EG: Yeah. I do think that this year, in particular, I’ve been a little bit more selective about the books I’m reading. It has nothing to do with Trump so much as the pandemic. Maybe this feeling like my life is shorter. [laughs] But I’ve just been very much like, I want to be loving the books I’m reading. I want them to bring me joy on some level, but usually that joy is because I just think that the writing is so interesting and wonderful, it’s not escapist, exactly. I don’t want to read a book just like a mediocre book because other people I know are reading it, just for the wrong reasons. I want to finish books that I love and have something to say about. I don’t know that I’ve 100% succeeded in that, but I am still keeping track of all the books that I read. The most memorable reading experiences I’ve had this year were reading a lot of Rilke. I was especially doing that when I couldn’t sleep. If I woke up really early, I would get up and read a book in the dark. I read Matthew Salesses’ novel, a few months ago. I really like that. That’s new. I feel bad for books that have come out this year–
DN: Me too.
EG: I don’t know that got as much attention as it could have. It’s called Disappear Doppelgänger Disappear. It’s really interesting. It pairs really well with my book I think, [laughter] in the way that it engages with different levels of reality and what is real.
DN: And doubling.
EG: I love books that feel they could be psychological, philosophical horror about somebody going through some mental breakdown or they could be about an alternative reality where life is really like this, where they just are right on that line. That was a really good one. Right now, I’m reading The Voyage Out by Virginia Woolf. Her first novel, I’ve never read it before. I’m planning to write about that. Oh, I just read Darkness Visible for the first time. I’ve been trying to read a lot of books about despair because I’m just interested in despair right now. [laughs]

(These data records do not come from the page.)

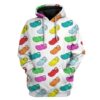 Custom T-shirt - Hoodies Crocs HD-GH0281918 3D Custom Fleece Hoodies Hoodie S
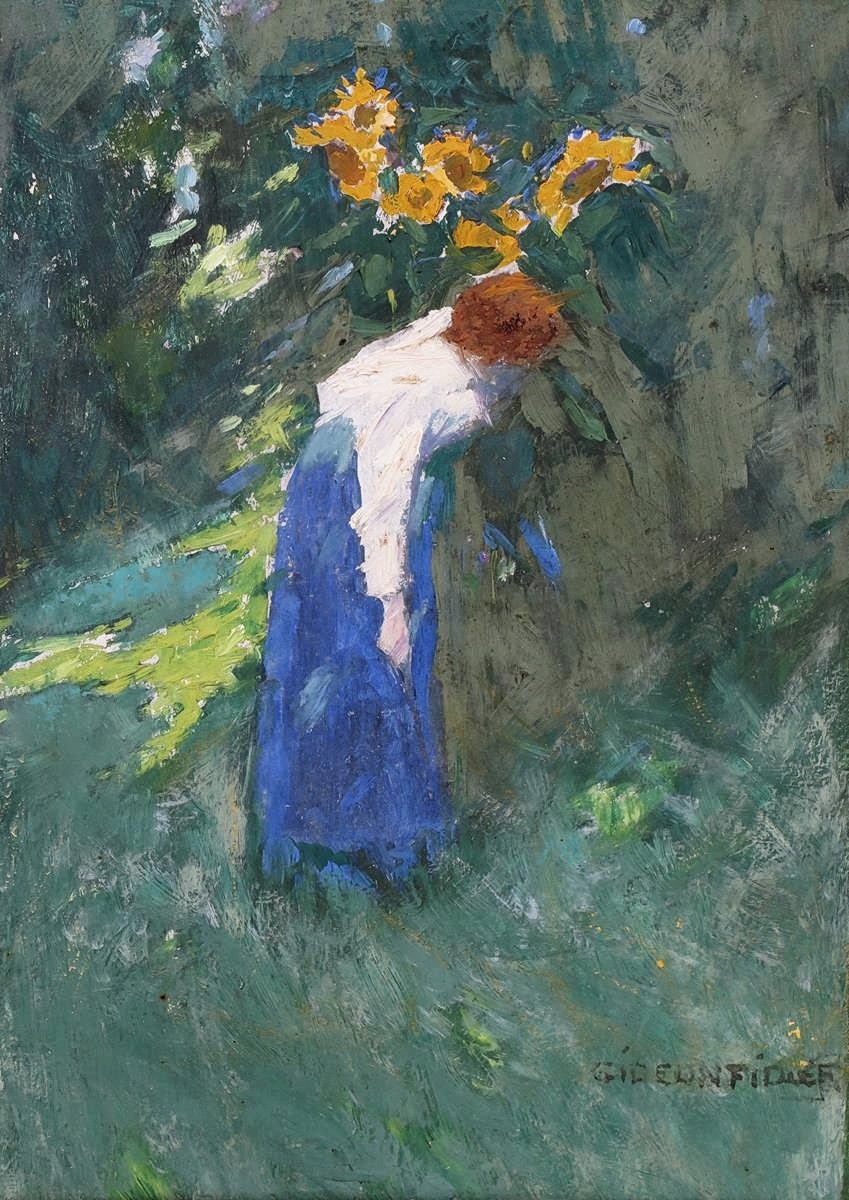 "Composition. Figure" by Gideon Matthew Fidler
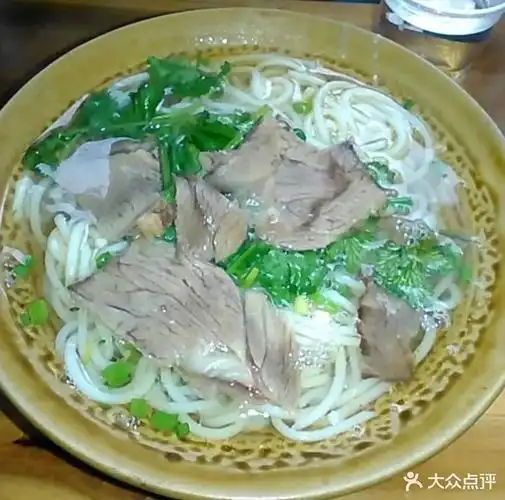 清汤牛肉粉图片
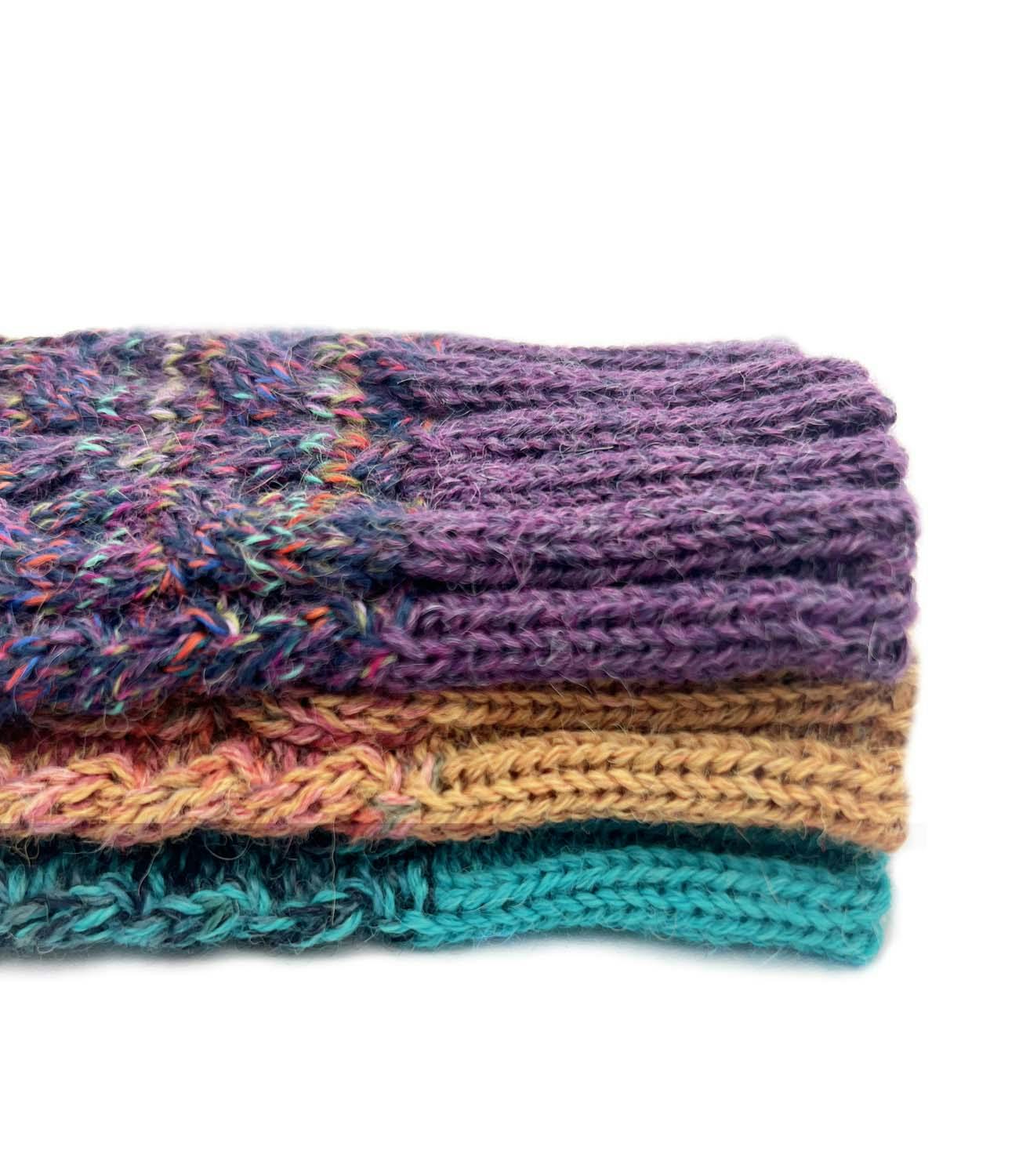 Kids Braided Gloves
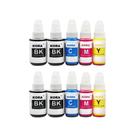Kit 10 Tintas Compativel Para Canon G3110 G4100 G3100 G190 Bk Y M C
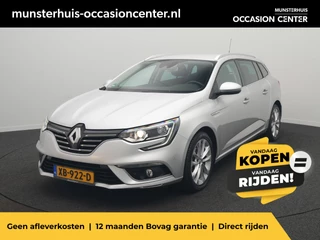 Hoofdafbeelding Renault Mégane Estate Renault Mégane Estate TCe 130 EDC Limited - RIJKLAARPRIJS - Automaat - Achteruitrijcamera - Cruise Control - Trekhaak - Dealeronderhouden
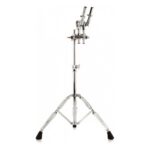 Soporte Para 2 Toms Pearl T-930 de brazo corto, 3 patas dobles - Imagen 3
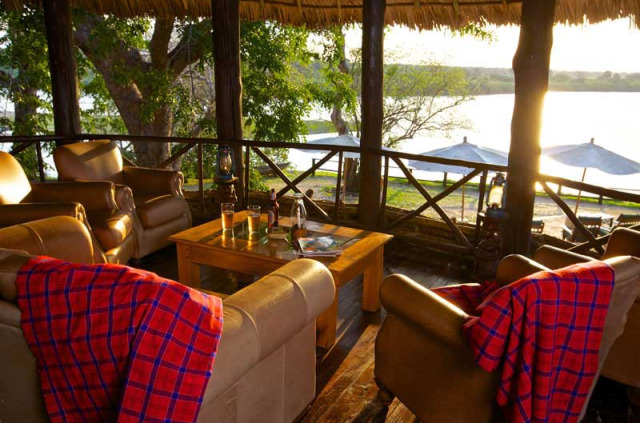 Tanzanie - Selous - Rufuji River Camp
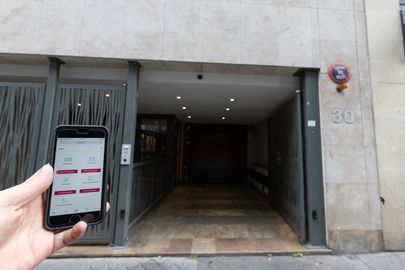 Parking Dassai - rue de Berri - Paris 8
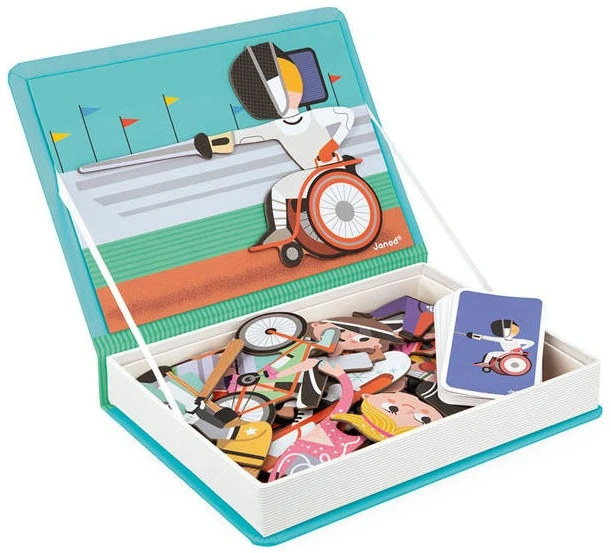 Janod Magnetibook Sporty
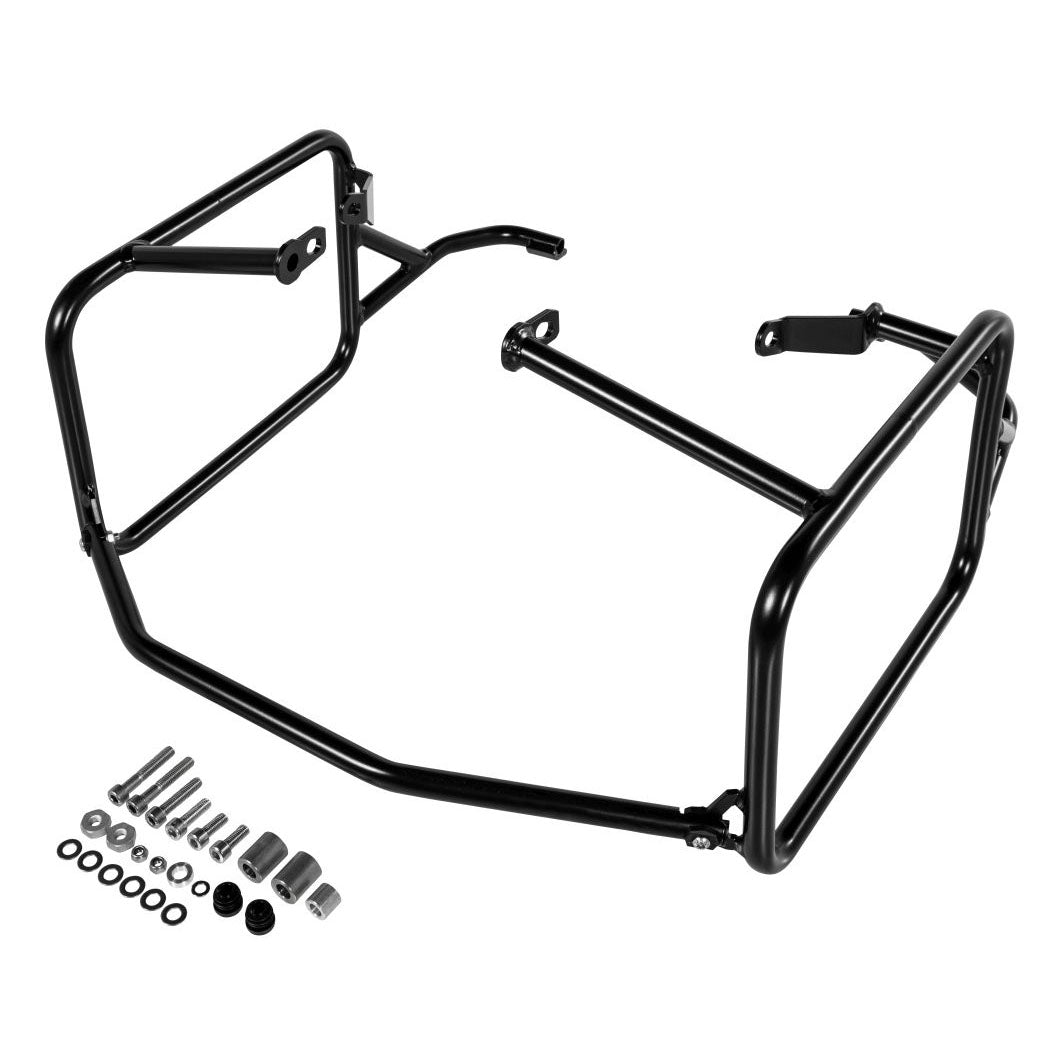 Supports de Valises Latérales Acier Inoxydable - KTM Adventure 790 /R, 890 /R, Husqvarna Norden 901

DN: It was a joy having you on the show today, Elisa.
EG: It was a joy for me. Thank you so much.
DN: We were talking today to Elisa Gabbert about a book called The Unreliability of Memory—if I’m remembering it correctly—or is it The Unreality of Memory? [laughter]
EG: We should have done two covers. [laughter] Was it Percival Everett who had a book come out with three different endings recently? [laughter]
DN: Yes. It was, actually. We’ve been listening to Elisa Gabbert, the author of The Unreality of Memory. You’ve been listening to Between The Covers. I’m David Naimon, your host.